You can easily learn more about the servo drives in detail but some facts are more important than others. This is what we will focus on in the following paragraphs.
A controller needs to calculate the trajectory or path needed to then send voltage signals to a drive. A servo drive takes the data and then sends the voltage and current necessary to a motor in order to achieve the motion that is required. A servo drive can easily control torque, position or velocity. However, in the servo systems, torque stands out as the common parameter that is controlled.
In some circumstances, the servo drive is known as an amplifier. This is because it takes a control signal from a controller to amplify it.
Various servo drive types are available right now on the market. The common one is the torque mode servo drive. It converts a command issued by the controller into a specific motor current. Because of the fact that current is always directly proportional to the value of the torque, the servo drive controls how much torque a motor can produce.

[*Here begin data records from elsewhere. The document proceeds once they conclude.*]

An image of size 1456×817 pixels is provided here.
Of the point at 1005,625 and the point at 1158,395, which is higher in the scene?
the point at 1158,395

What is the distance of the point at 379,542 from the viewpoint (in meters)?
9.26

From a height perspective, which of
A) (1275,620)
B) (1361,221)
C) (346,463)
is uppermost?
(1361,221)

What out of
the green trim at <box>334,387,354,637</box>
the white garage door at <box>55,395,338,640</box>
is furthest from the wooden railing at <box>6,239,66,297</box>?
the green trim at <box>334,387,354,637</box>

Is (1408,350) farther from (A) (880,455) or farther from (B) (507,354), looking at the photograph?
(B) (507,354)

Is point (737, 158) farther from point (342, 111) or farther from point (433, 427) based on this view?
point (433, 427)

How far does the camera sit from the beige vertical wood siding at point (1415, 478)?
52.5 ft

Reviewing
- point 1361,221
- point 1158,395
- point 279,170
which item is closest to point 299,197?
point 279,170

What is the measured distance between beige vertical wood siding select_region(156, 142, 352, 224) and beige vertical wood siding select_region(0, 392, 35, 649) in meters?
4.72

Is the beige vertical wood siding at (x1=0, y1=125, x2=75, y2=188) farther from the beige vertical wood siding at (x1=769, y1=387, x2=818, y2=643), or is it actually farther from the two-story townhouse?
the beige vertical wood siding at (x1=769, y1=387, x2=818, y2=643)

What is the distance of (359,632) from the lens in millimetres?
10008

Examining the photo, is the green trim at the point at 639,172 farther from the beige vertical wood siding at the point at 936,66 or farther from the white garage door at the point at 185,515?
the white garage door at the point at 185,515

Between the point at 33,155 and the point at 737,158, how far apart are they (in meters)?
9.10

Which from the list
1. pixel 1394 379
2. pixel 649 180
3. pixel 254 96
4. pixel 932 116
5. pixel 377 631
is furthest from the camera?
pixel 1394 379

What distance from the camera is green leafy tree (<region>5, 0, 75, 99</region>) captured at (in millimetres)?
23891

In a servo system, the controller is basically the “brain”. Its job is to receive information offered by the feedback device. That information is used to send appropriate voltage signals to a servo drive. The servo drive is the “nervous system”. It sends the current amount that the motor needs. Because the process involves reading feedback and then responding, it is known as a closed loop system. This is one of the defining characteristics associated with servo systems.
In order to size the servo motor, torque-speed curve is taken into account. However, the torque-speed curve stands out as being specific to a specific drive-motor combination. Peak and continuous torque motor capabilities are always affected by thermal properties seen in the servo drive and the motor. Motor inefficiencies lead to heat production. This degrades insulation and lubrication around windings. When excessive heat is present, magnets can be demagnetized. The servo drive does not include parts that move but heat is capable of damaging power transistors.
Originally, the servo drive was a stand-alone component that was separated from the controller and the motor in a servo system. However, in the past 10 years, most motor manufacturers worked on integrated drive-motor systems. There are even systems that are complete controller-drive-feedback-motor systems. The use of such motors makes selection and sizing really easy, reduces necessary wiring and save a lot of setup time and needed space.
Servo drives are nowadays really useful in numerous engineering applications. However, some are better than others, based on who manufactures them. If you are to use a servo drive, buy the one that is the best.